Data items
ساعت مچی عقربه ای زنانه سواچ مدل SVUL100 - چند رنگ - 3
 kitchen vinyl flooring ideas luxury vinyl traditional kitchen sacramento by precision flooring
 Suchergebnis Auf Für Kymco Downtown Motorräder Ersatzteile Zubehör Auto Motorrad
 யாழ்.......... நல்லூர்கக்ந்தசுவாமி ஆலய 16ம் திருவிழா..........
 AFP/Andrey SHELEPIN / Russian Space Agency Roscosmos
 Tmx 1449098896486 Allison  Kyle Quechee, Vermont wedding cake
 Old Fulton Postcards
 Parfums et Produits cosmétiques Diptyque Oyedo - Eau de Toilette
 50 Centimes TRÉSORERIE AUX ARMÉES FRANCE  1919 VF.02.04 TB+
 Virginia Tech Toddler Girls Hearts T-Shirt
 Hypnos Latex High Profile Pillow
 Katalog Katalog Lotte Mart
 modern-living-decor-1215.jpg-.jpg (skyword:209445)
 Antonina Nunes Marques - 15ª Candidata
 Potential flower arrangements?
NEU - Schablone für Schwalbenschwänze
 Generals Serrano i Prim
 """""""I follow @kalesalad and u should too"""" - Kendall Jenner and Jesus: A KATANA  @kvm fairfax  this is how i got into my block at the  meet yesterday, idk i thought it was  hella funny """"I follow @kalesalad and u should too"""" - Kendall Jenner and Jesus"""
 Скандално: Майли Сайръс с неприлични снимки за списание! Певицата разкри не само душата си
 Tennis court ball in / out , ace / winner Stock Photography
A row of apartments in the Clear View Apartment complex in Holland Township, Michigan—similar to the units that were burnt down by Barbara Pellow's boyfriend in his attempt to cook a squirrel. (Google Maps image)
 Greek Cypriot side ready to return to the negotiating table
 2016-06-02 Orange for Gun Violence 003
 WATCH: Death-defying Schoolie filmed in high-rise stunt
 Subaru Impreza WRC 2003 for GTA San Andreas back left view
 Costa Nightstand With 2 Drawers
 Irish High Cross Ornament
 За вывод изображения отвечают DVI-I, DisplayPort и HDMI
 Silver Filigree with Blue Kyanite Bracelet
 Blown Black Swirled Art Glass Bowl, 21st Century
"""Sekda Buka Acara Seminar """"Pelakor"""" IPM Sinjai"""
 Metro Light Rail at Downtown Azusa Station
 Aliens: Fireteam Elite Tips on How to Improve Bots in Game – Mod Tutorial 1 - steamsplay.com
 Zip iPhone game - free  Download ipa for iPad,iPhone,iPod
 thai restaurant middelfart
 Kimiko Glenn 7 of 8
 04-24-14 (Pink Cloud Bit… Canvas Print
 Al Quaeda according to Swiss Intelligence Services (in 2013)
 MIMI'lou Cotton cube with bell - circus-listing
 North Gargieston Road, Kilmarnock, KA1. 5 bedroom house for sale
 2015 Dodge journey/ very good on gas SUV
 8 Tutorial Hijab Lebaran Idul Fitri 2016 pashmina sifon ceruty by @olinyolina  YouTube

_TASK TO CARRY OUT_: All lines above that include the word "Downtown" must be copied into the answer.

_YOUR SOLUTION_:
 Suchergebnis Auf Für Kymco Downtown Motorräder Ersatzteile Zubehör Auto Motorrad
 Metro Light Rail at Downtown Azusa Station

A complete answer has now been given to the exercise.